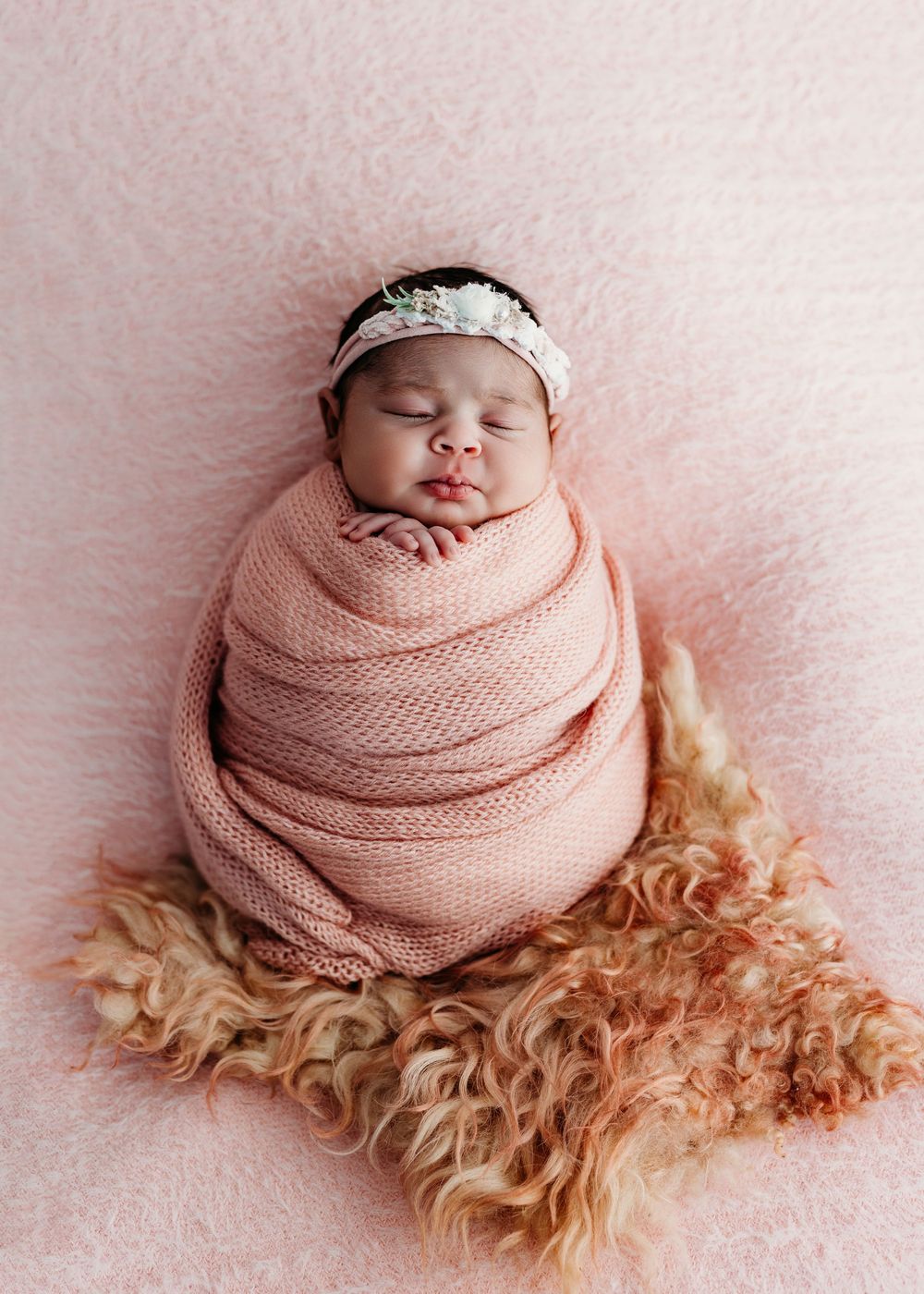 Sleeping newborn wrapped in soft pink knit blanket resting on furry beige rug with delicate lace headband.
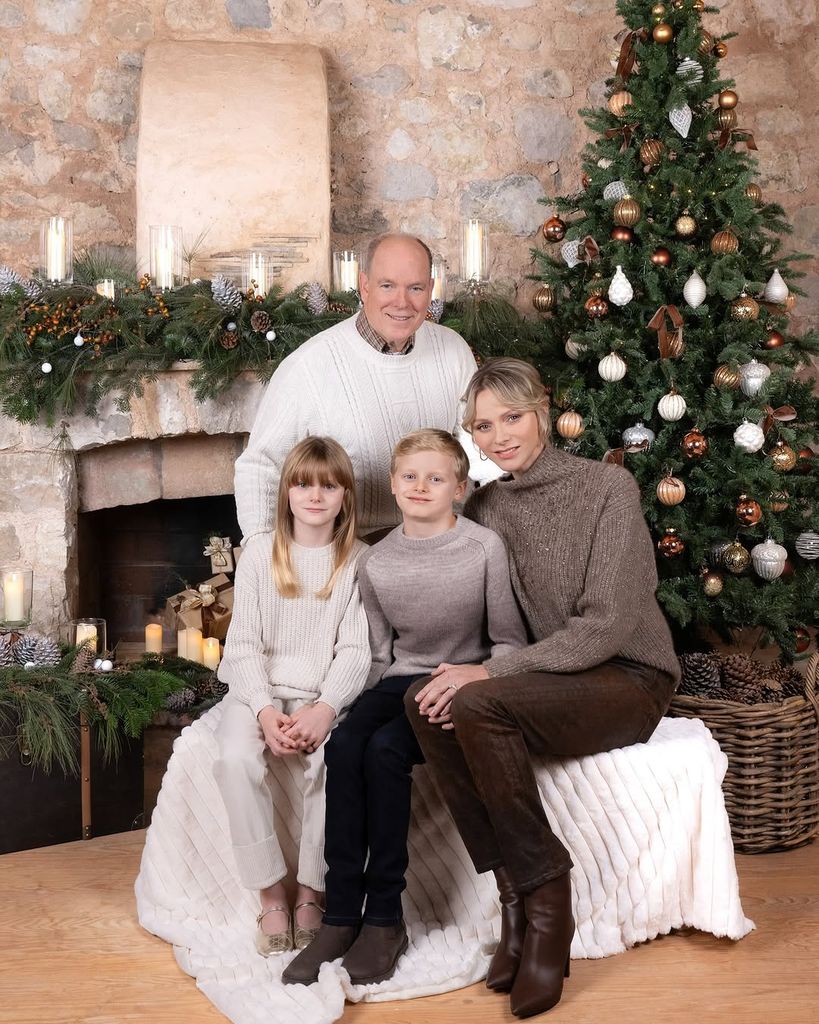 Prince Albert and Princess Charlene with their two kids posing in front of a Christmas tree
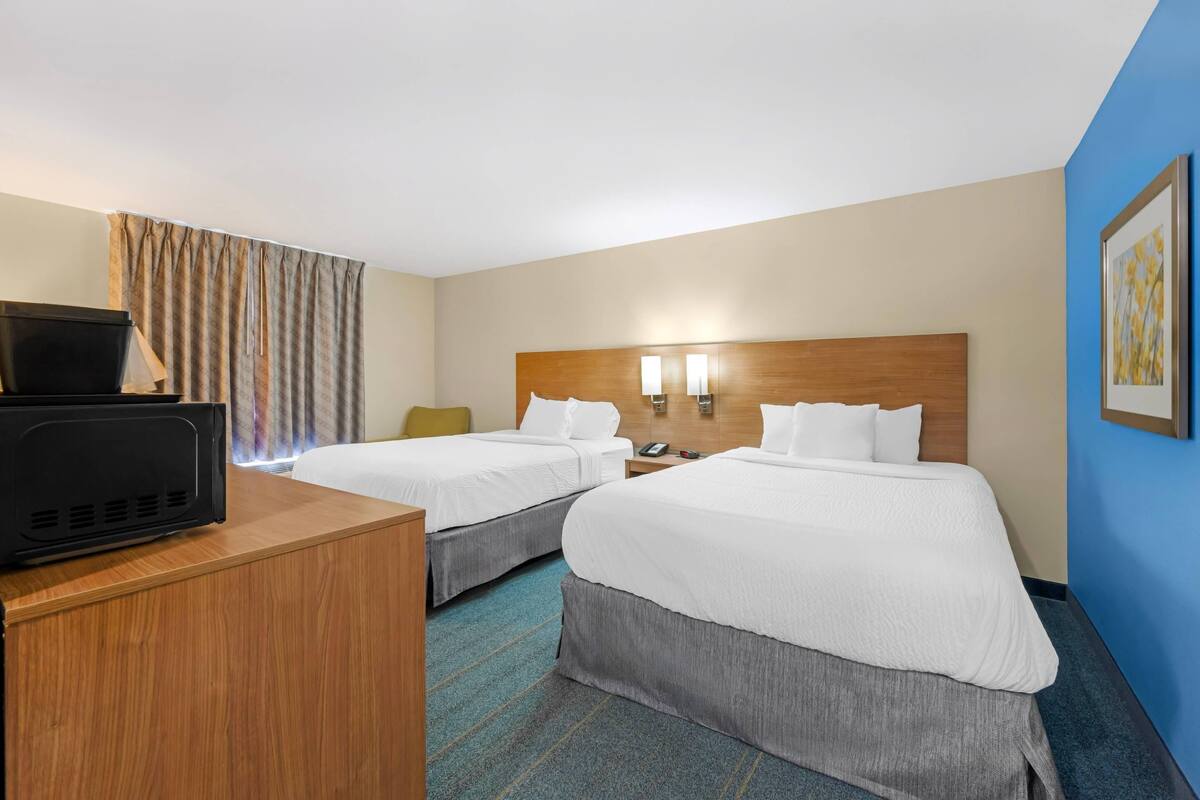 Ein Hotelzimmer mit zwei Betten, einem Schreibtisch mit Fernseher und einem Nachttisch mit Telefon.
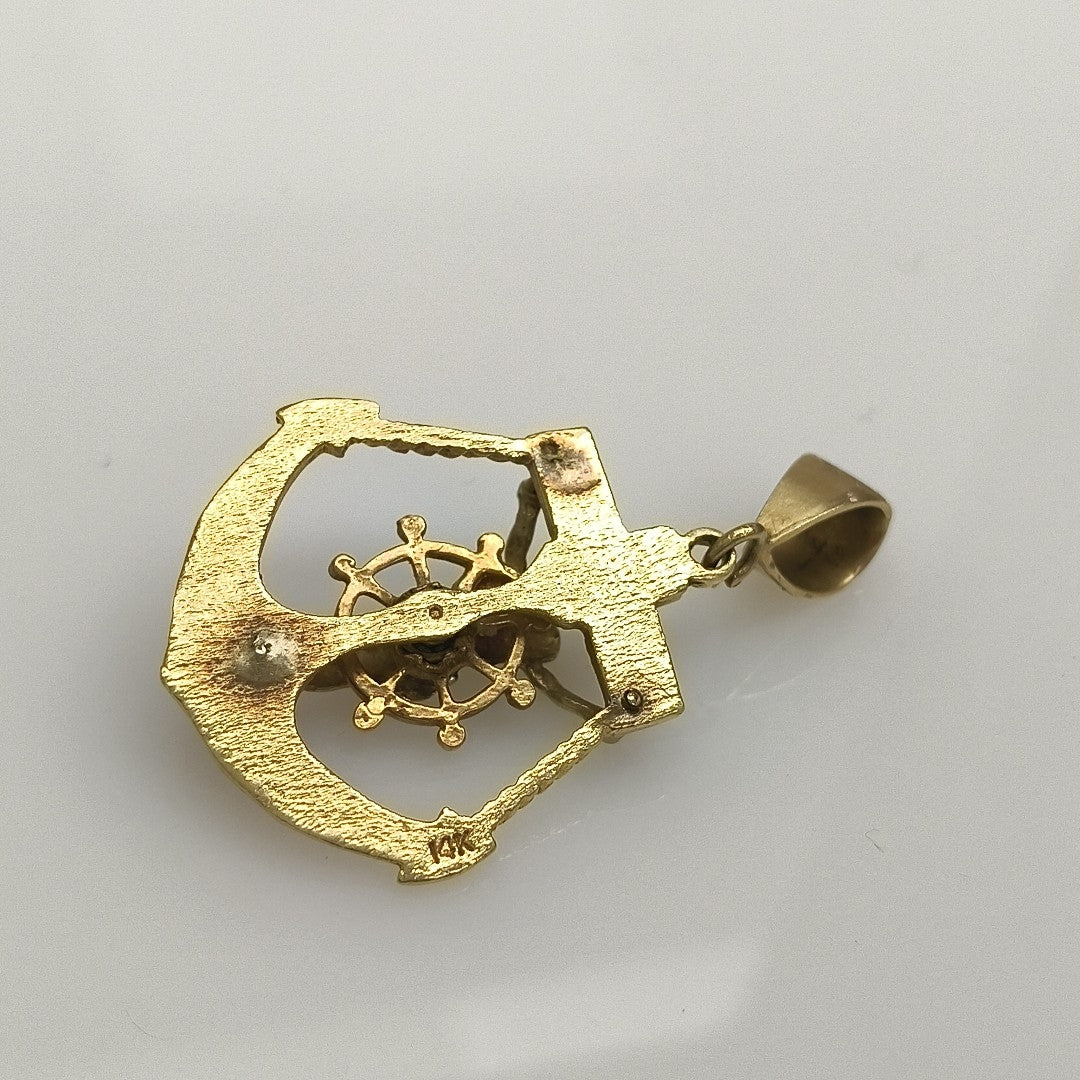 CRISTO EN ANCLA ORO 14 K 6.7 GRMS (SEMINUEVO)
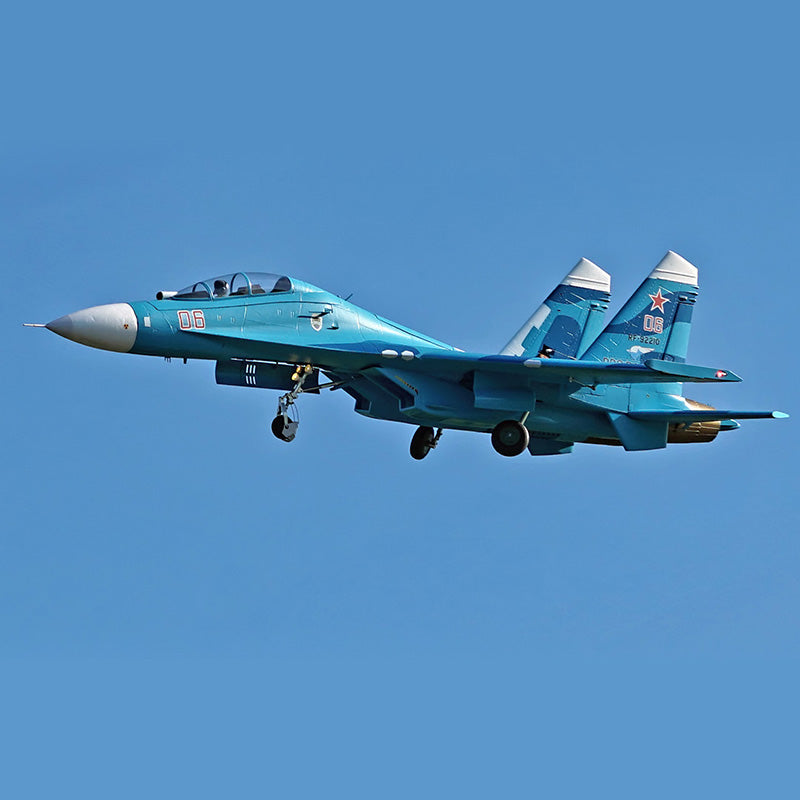 FMS SU-27 fighter jet in flight showcasing detailed blue and white livery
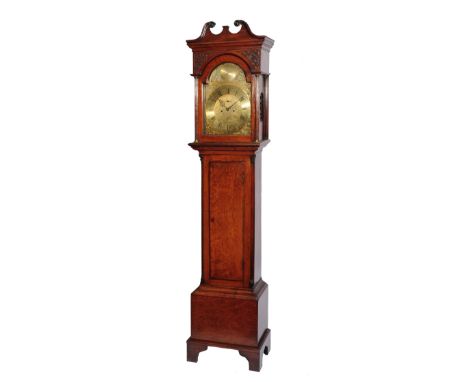 A MAHOGANY EIGHT DAY LONGCASE CLOCK, the 13" brass break arch dial with Roman chapter ring, Arabic five minutes, the scroll e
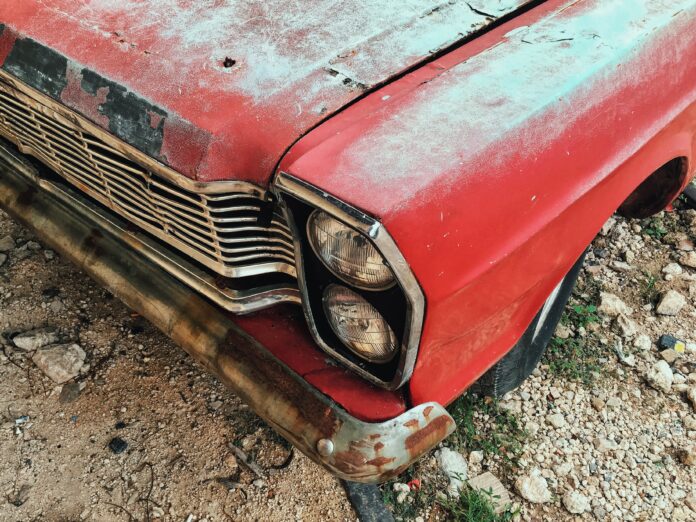 A front of an old vintage red car Sell to Junk Car Buyers
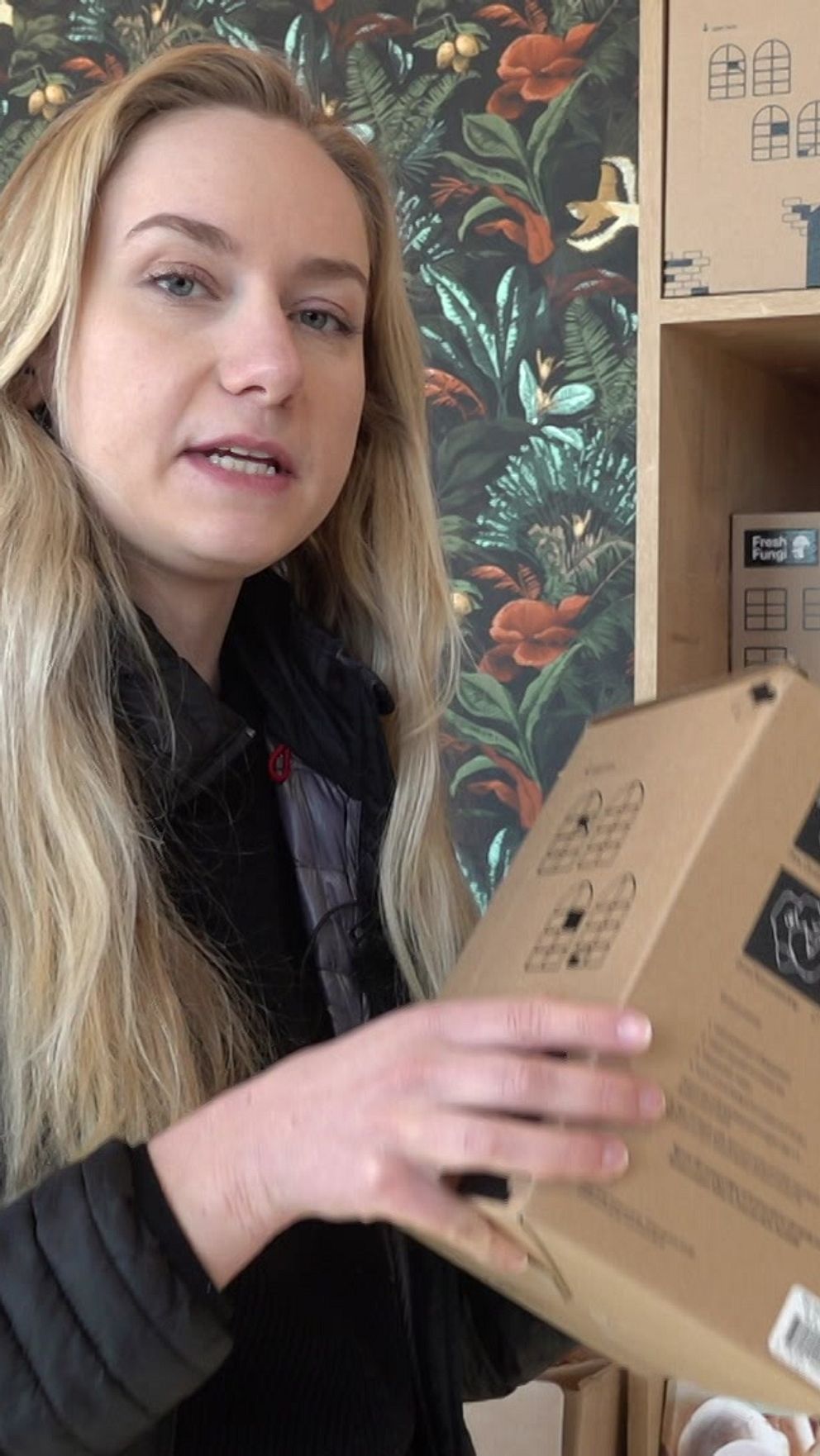 Person granskar förpackning i butik framför hylla med flera olika varor.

=====

◆ What you are asked to do: Before copying, set the pictures aside; then reproduce each entry above exactly.

◆ Solution:
 Sleeping newborn wrapped in soft pink knit blanket resting on furry beige rug with delicate lace headband.
 Prince Albert and Princess Charlene with their two kids posing in front of a Christmas tree
 Ein Hotelzimmer mit zwei Betten, einem Schreibtisch mit Fernseher und einem Nachttisch mit Telefon.
 CRISTO EN ANCLA ORO 14 K 6.7 GRMS (SEMINUEVO)
 FMS SU-27 fighter jet in flight showcasing detailed blue and white livery
 A MAHOGANY EIGHT DAY LONGCASE CLOCK, the 13" brass break arch dial with Roman chapter ring, Arabic five minutes, the scroll e
 A front of an old vintage red car Sell to Junk Car Buyers
 Person granskar förpackning i butik framför hylla med flera olika varor.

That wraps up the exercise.